Controversy has also been generated as a result of the polarized interest rates charged by different domestic lenders within the industry.

According to a report published by online loan news portal in April, the annualized interest rates charged by domestic lenders range from about 15 percent to more than 350 percent.

The Global Times observed that most domestic cash loan platforms avoid clarifying annualized interest rates to customers. For example, on cash loan app Caocaodai, it merely informs borrowers of a total "borrowing cost" without mentioning any interest rate.

Meng said that calculating annualized interest is "a little complicated". He also noted that CredEx Fintech's interest level is lower compared with many other companies in the industry, thanks to the company's ability to establish a risk-control mechanism that fends off people that are more likely to default.

But he said that for most companies, especially those that lend short-term loans to the young working class, social groups that are less capable of repaying their debts, the companies nevertheless have to charge them relatively high interest rates in order to cover possible risks.

In China, annualized interest higher than 36 percent is not recognized by the law.

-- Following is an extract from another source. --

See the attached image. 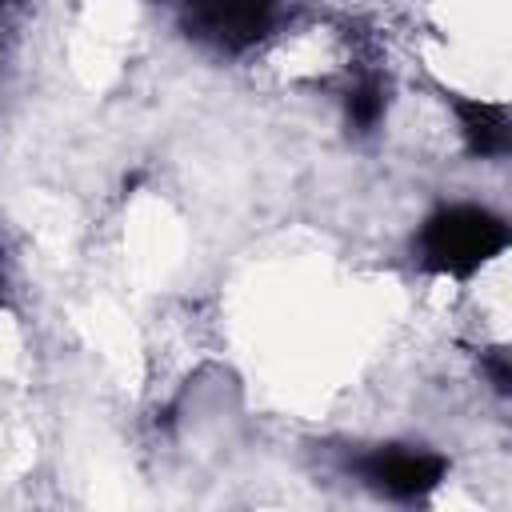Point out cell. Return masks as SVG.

"Most cash loan companies would make a loss if they charged an interest lower than 36 percent," Meng said, adding that the cash loan companies' business costs, including capital costs, management costs and risk-control costs, are very high.

Zhao also said that implementing the 36 percent benchmark for cash loan companies is "unrealistic," unless they can get very reliable customers and extend their lending periods. But super-high interest rates have also caused anxiety among both lenders and borrowers, such as concerns over the risk of defaults. 

According to Zhao, wide-scale risks have not yet emerged in the cash loan sector in China, unlike in other countries and regions.

"Maybe that's why the government is still tolerant of the industry, even though many lenders are charging an interest rate higher than what the law stipulates," he noted.